Communal purchases were made for the cities, the cities
were collectively responsible for losses by any individual merchant, and in times
of scarcity everyone collectively bore the burden. Above all, this kind of
community meant that: “so long as the
free cities existed no one could die in their midst from starvation, as is
unhappily too often the case in our own times.” (p 163)
In Chapter 6,
Kropotkin explores further the organisation of the medieval cities, their
achievements, the conflict between town and country, and the decline of the
independent cities.
Here (p 169, and Appendix 11), there is a fascinating
discussion of the special attributes of the market-place: the location where trading occurred. Kropotkin points
out that at first trading would take place only with “outsiders”, and that
there was a need for a protected area
where the traders could meet. There were rules concerning the market-place:
arms could not be carried there, “no feud could be prosecuted” on it, and if a
quarrel arose amongst those trading, it had to be brought before whoever were
the protectors of the market-place (the community tribunal, or that of the bishop
or lord or king’s representative).

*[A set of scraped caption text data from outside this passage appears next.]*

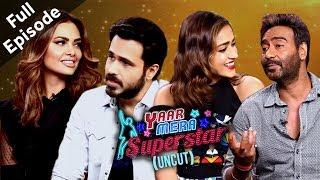 Baadshaho   Ajay, Ileana, Esha & Emraan   YMS 2   Full Episode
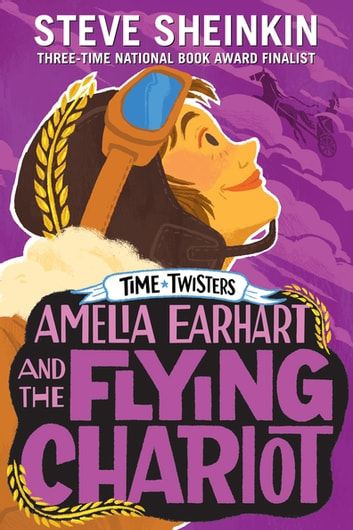 Amelia Earhart and the Flying Chariot ebook by Steve Sheinkin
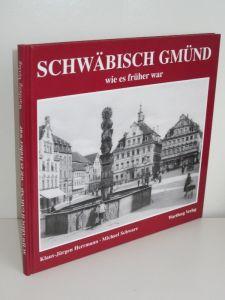 Klaus-Jürgen Herrmann, Michael Schwarz | Schwäbisch Gmünd - wie es früher war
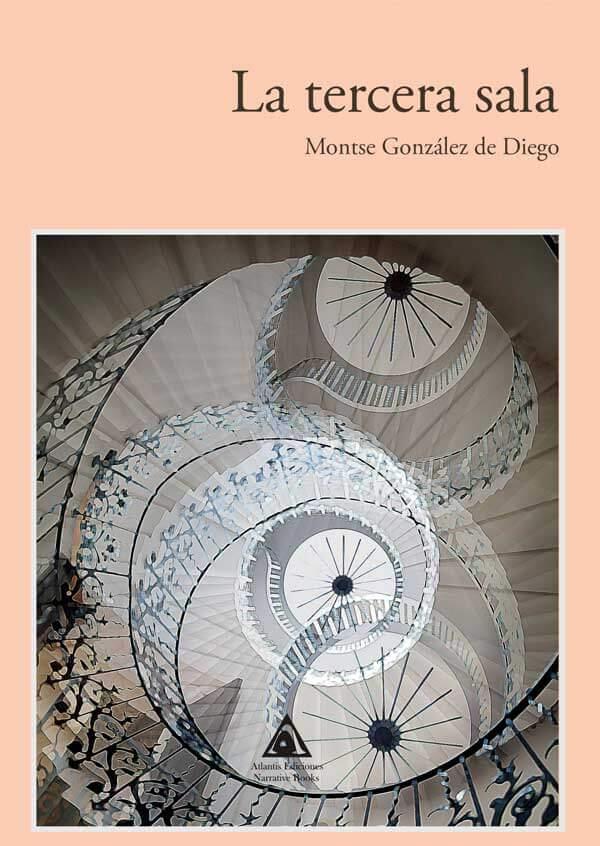 La tercera sala, una novela de Montse González de Diego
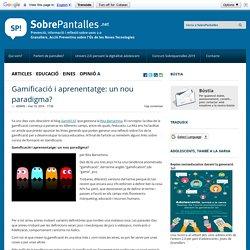 Gamificació i aprenentatge: un nou paradigma?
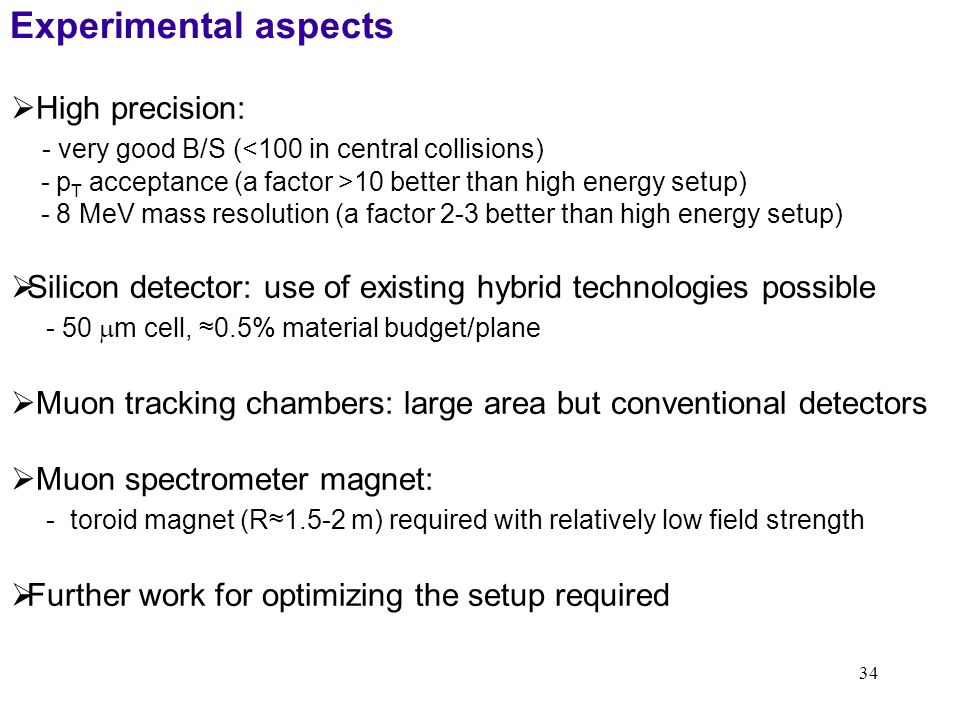 34 Experimental aspects  High precision: - very good B/S (<100 in central collisions) - p T acceptance (a factor >10 better than high energy setup) - 8 MeV mass resolution (a factor 2-3 better than high energy setup)  Silicon detector: use of existing hybrid technologies possible - 50  m cell, ≈0.5% material budget/plane  Muon tracking chambers: large area but conventional detectors  Muon spectrometer magnet: - toroid magnet (R≈1.5-2 m) required with relatively low field strength  Further work for optimizing the setup required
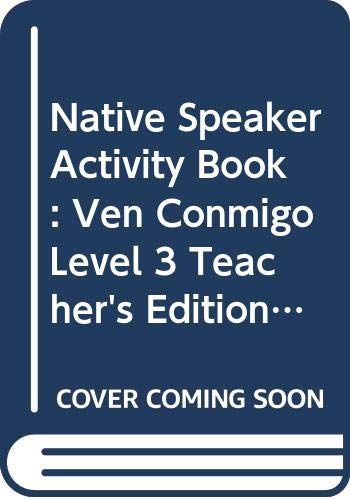 9780030530135: Native Speaker Activity Book: Ven Conmigo, Level 3, Teacher's Edition with Answer Key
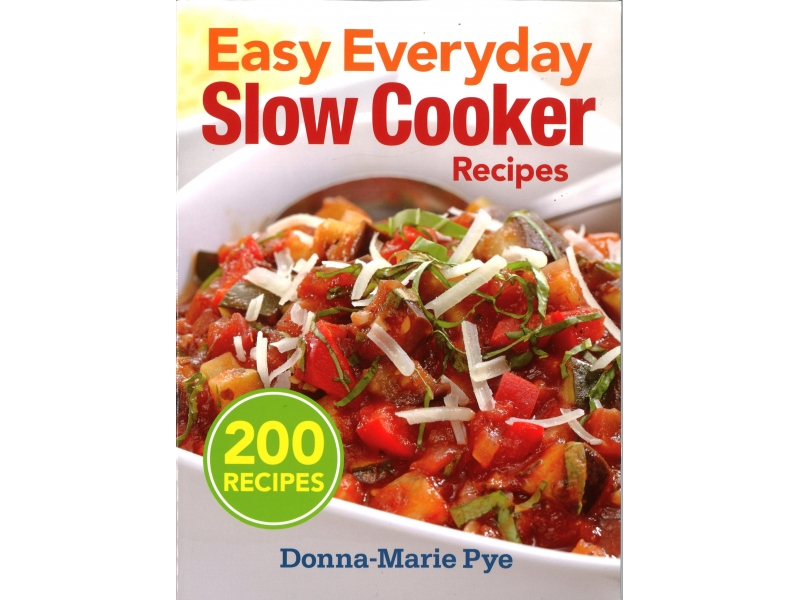 Donna-Marie Pye - Easy Everyday Slow Cooker Recipies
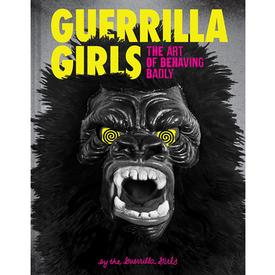 Guerilla Girls : The Art Of Behaving Badly
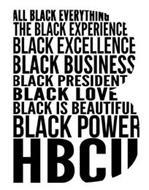B ALL BLACK EVERYTHING THE BLACK EXPERIENCE BLACK EXCELLENCE BLACK BUSINESS BLACK PRESIDENT BLACK LOVE BLACK POWER HBCU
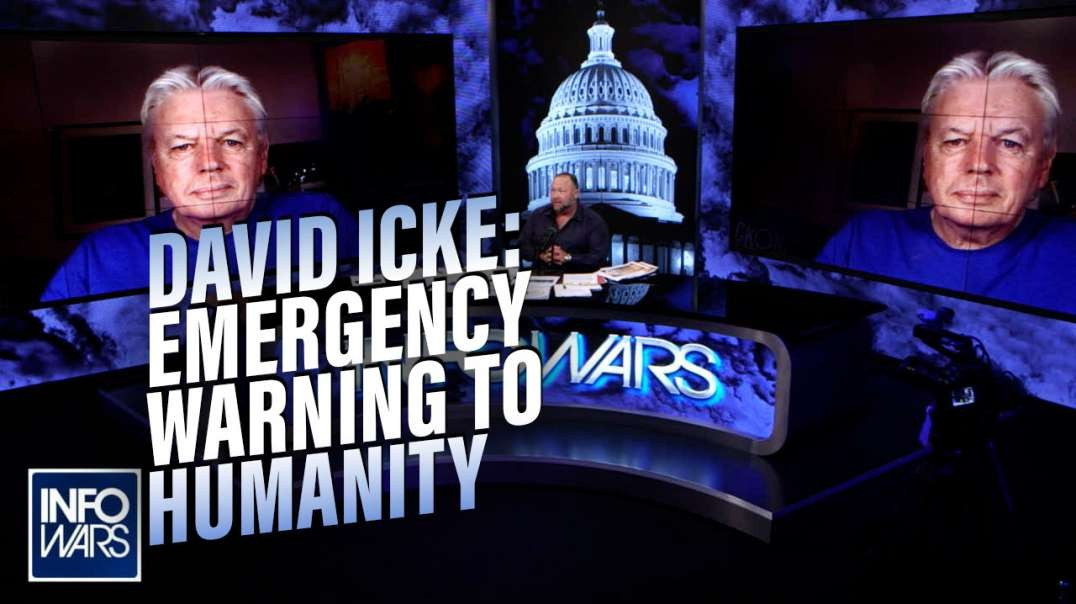 EXCLUSIVE- David Icke Issues Emergency Warning to Humanity.mp4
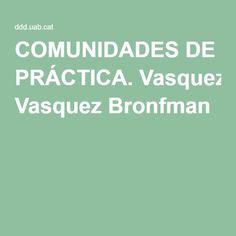 COMUNIDADES DE PRÁCTICA. Vasquez Bronfman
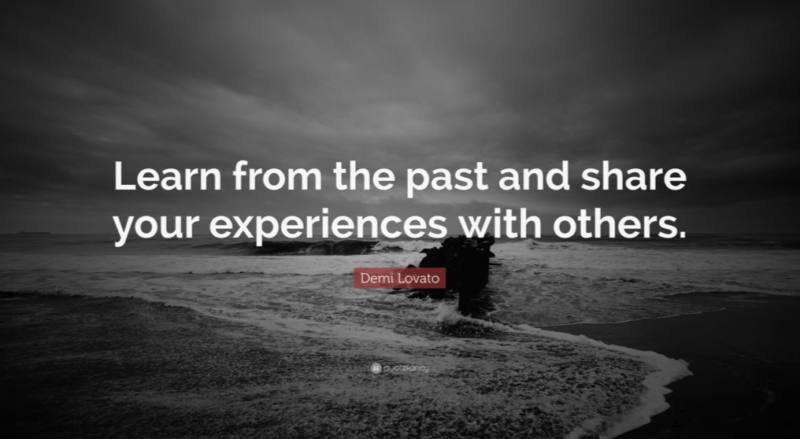 (Life experience)https://quotefancy.com/quote/793733/Demi-Lovato-Learn-from-the-past-and-share-your-experiences-with-others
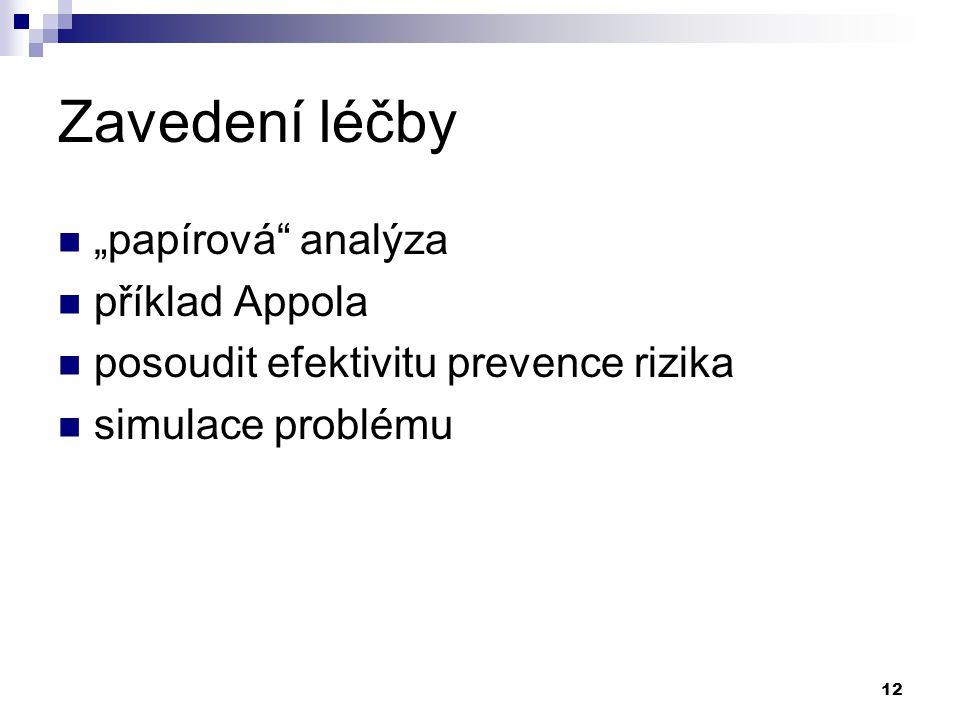 """12 Zavedení léčby """"papírová"""" analýza příklad Appola posoudit efektivitu prevence rizika simulace problému"""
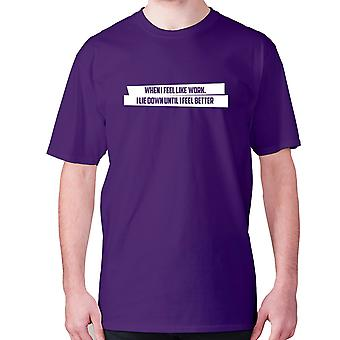 Mens funny t-shirt slogan tee sarcasm sarcastic humour - When I feel like work I lie down until I feel better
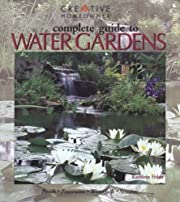 Complete Guide to Water Gardens: Ponds,…
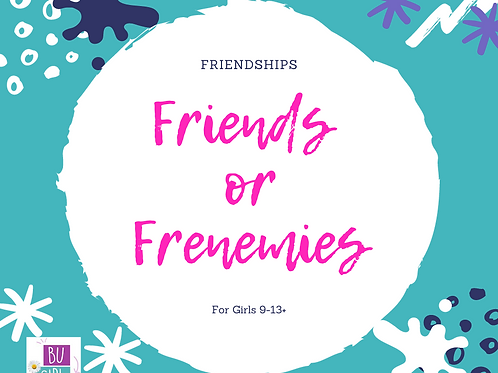 Online self paced class Friendships -Friends or Frenemies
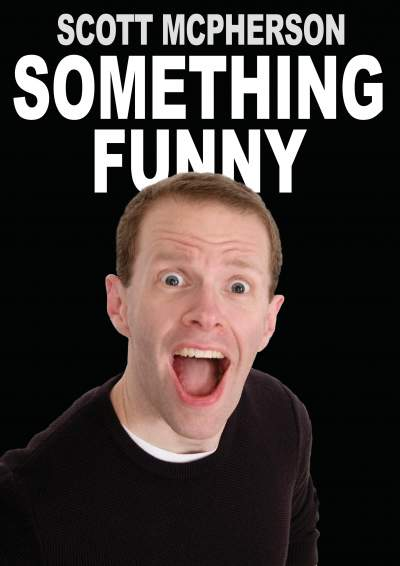 Something Funny with Scott McPherson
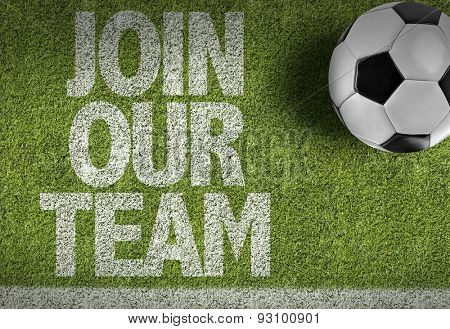 Soccer field with the text: Join Our Team poster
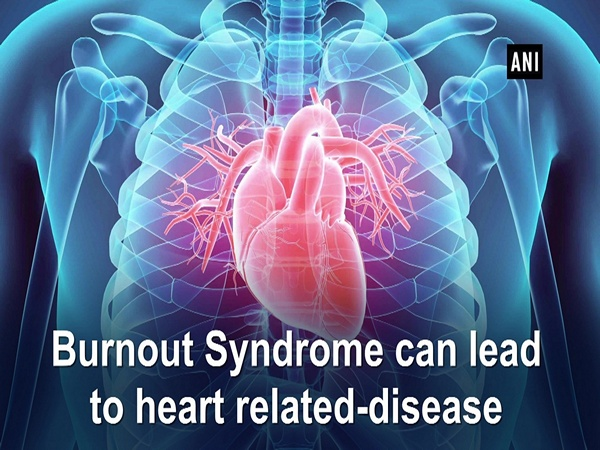 Burnout Syndrome can lead to heart related-disease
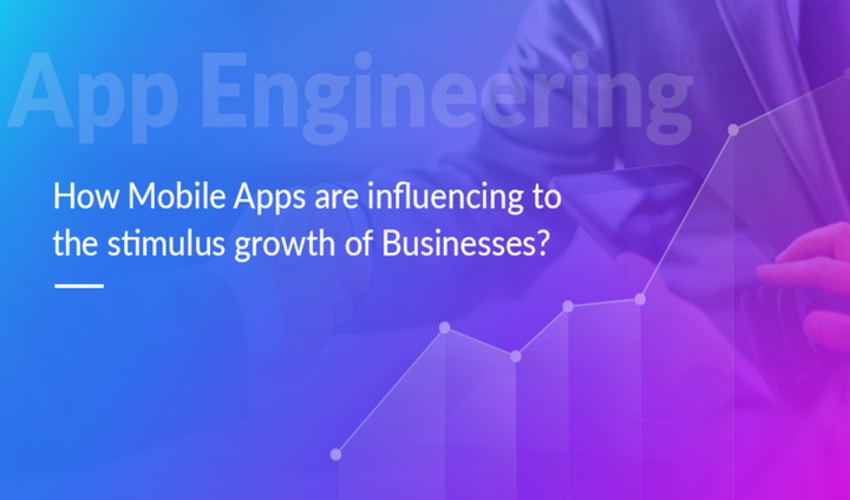 Mobile Apps are influencing to the stimulus growth of Businesses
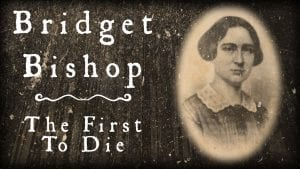 The Salem Witch Trials | Bridget Bishop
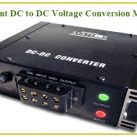 Different DC to DC Voltage Conversion Methods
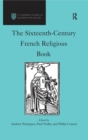 The Sixteenth-Century French Religious Book - eBook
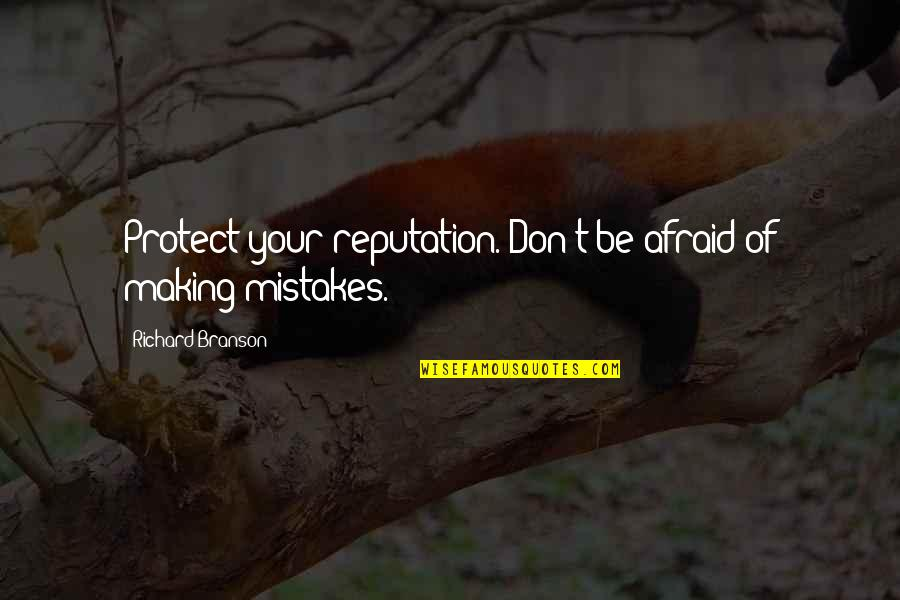 Making My Own Mistakes Quotes By Richard Branson: Protect your reputation. Don't be afraid of making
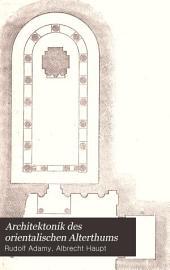 Architektonik des orientalischen Alterthums: Band 1,Teil 2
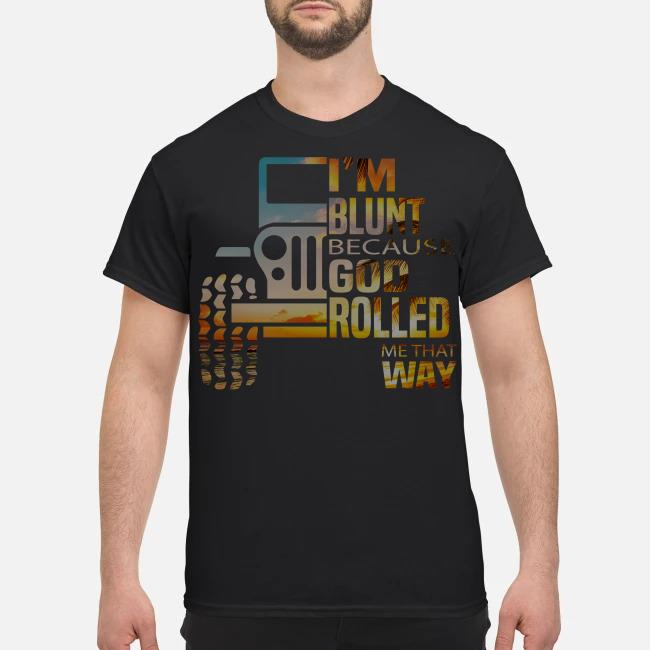 Sunset jeep I'm blunt because god rolled me that way shirt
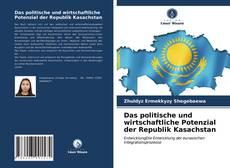 Borítókép a  Das politische und wirtschaftliche Potenzial der Republik Kasachstan - hoz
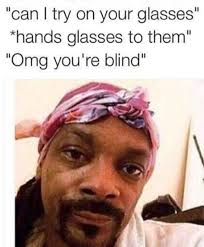 Glasses Meme - 50 memes about wearing glasses that will make you laugh until your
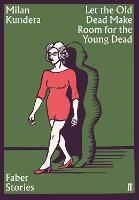 Cover for Let the Old Dead Make Room for the Young Dead  by Milan Kundera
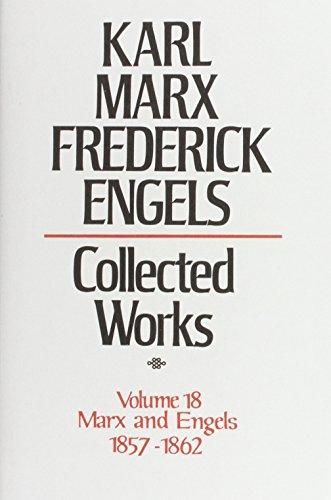Download Collected Works: 1857-62 v. 18 0853154392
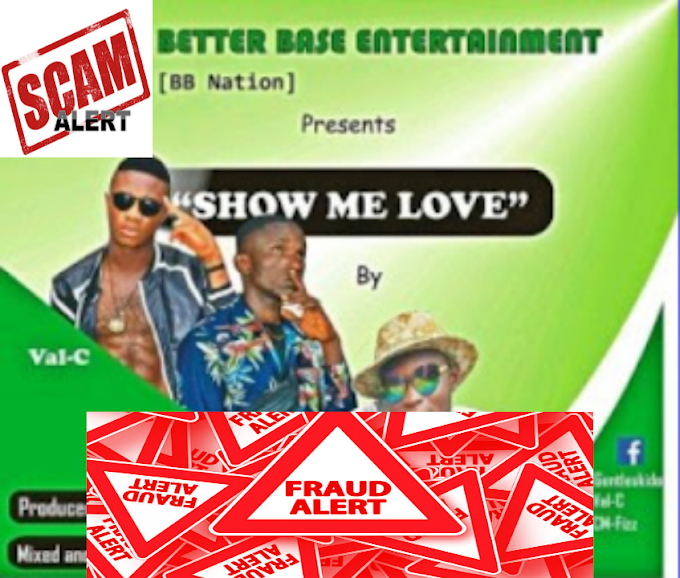 Scam Alert: Download Show Me Love by Gentleskido Ft Val-C X Cm Fizz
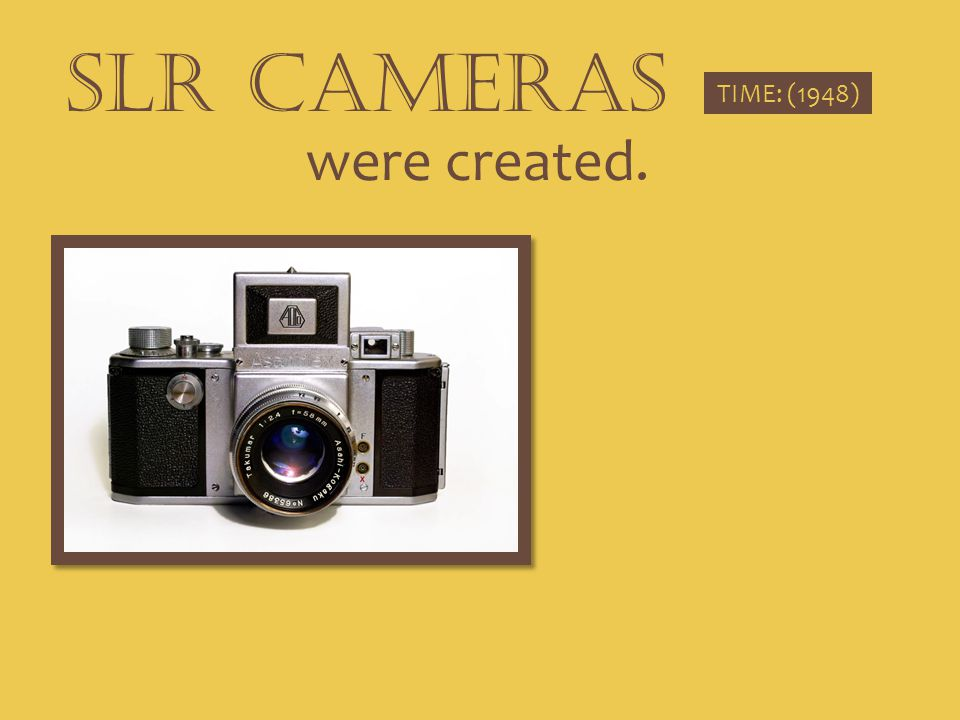 SLR CAMERAS TIME: (1948) were created.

In the market-place there would be a pole
with an emblem representing the king or a lord or a local saint, or a cross –
depending on “whether the market was under the protection of the king, the
lord, the local church, or the folkmote.”
Note: I
am reminded here of Castoriadis’s use of the term agora to describe the practice of
allocating a public space in which democratic discussion could take place (See
the website link in my notes at: Recommencing
Revolution).
Clearly there was a danger that the merchants’ guild would form an oligarchy,(and when merchants’
guilds did become more powerful, Kropotkin suggests, the power of the city was
in decline); however, the craft guilds
were strong enough to counterbalance the power of the merchants for a long
time. The craft guild encompassed those who produced goods (manual workers)
those who bought raw materials, and those who sold the goods (merchants).
Moreover, the master and the apprentice would belong to the same guild –
distinctions between them being “at the outset a mere difference of age and
skill, not of wealth and power.”
Kropotkin notes that only much later, in the sixteenth century, when the
kings had destroyed the independent cities and the craft guilds, was it
possible to become a master simply by acquiring wealth.
Manual workers, and
work itself, had a high status in these cities: ideas of “just” workmanship, “rightness”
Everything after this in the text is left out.